Réaction du frère A.S.:

Bismi Allah Al Rahman Al Rahim

Assalam ‘aleikoum

Baraka Allahou fik. J’aimerai préciser que l’avis de la majorité des savants est contraire à celui de Abou Hanifa sur la question (voir « Fath Al Bâri » de ‘Asqualani). L’avis de la plupart des « fouqahas » (juristes) est conforme au Hadith qui stipule: « Aucun mariage n’est conclu sans la présence d’un tuteur représentant la femme. »
Rappellons que personne n’est « ma’soûm » (infallible) à l’exception de Prophète (SAW). L’Imam Malik a dit:
« De tout le monde il y a prendre et à laisser sauf de l’habitant de cette tombe et il a désigné la tombe de notre Propète (SAW). »
Les quatre Imams étaient tous d’accords pour dire que « lorsque vous trouvez un hadith qui contredit nos dires, plaquez nos paroles contre le mur ». Force est de constater que Abou Hanifa c’est trompé sur cette question. (…)
L’Imam Abou Hanifa était un grand savant, cependant il n’a pu avoir connaissance de tous les hadiths, et à fait donc beaucoup d' »Idjtihâd » (effort de raisonnement personnel). Rappelons que, de son époque (il est mort en 150 de l’hégire), les compilations de hadiths tels que le Sahih Boukhari, Sahih Mouslim, Sounan Abi Dâoud … n’avaient pas encore été réalisées. En effet, Boukhari est mort en 256 de l’hégire, Mouslim en 261, Abou Daoud en 275.

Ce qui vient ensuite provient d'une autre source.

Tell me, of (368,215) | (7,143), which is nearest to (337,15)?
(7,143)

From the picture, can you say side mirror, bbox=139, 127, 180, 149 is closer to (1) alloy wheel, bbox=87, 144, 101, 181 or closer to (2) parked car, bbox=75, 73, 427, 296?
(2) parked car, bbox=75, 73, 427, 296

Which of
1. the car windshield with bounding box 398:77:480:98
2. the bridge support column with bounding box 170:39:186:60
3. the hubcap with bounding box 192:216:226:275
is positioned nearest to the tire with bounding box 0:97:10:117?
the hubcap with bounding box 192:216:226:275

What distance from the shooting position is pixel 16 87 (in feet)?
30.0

Qu’Allah le récompense pour tout ce qu’il a apporté à notre belle religion (…)

Allahou a’lam.

Baraka Allahou fikoum


Réponse de P.M.:

Assalâmoualaykoum wa rahmatoullâhi wa barakâtouh

Cher frère A.S.,

Je n’irai pas jusqu’à dire qu’Abou Hanîfah r.a. s’est trompé sur ce point. Je ne me vois en effet aucune autorité pour porter un jugement sur l’exactitude ou non du « Idjtihâd » de ce Imâm. S’il est vrai qu’Ibné Hadjar r.a. a cité les arguments contre Abou Hanîfah r.a. sur ce point dans son « Fath oul Bâriy », il n’en reste pas moins qu’il y a d’autres ouvrages (tels que « Oumdat oul Qâri' » de Allâma Aïni r.a., « I’lâ ous Sounan », « Dars Tirmidhi »…) qui présentent les éléments du Qour’aane et de la Sounnah sur lesquels est basée l’argumentation de Aboû Hanîfah r.a. On ne peut donc affirmer que son avis va à l’encontre de la parole d’Allah ou celle du Prophète Mouhammad (sallâllâhou alayhi wa sallam), à partir du moment où il trouve sa raison d’être dans ces mêmes sources.

Par ailleurs, s’il est vrai qu’Abou Hanîfah r.a. n’avait pas accès à l’ensemble des Hadiths, n’oublions pas non plus qu’ayant vécu bien avant les célèbres compilateurs des Hadiths, comme vous l’avez vous même évoqué (ne retrouve-t-on pas parmi les « Chouyoûkh » de l’Imâm Boukhâri r.a. Abdoullâh Ibné Moubârack r.a. , qui était l’élève de Abou Hanîfah r.a ?…), et étant même , selon certaines sources, un Tâbéi r.a., il est évident que les intermédiaires le séparant du Prophète Mouhammad (sallâllâhou alayhi wa sallam) étaient beaucoup moins nombreux par rapport aux savants qui ont vécu après lui.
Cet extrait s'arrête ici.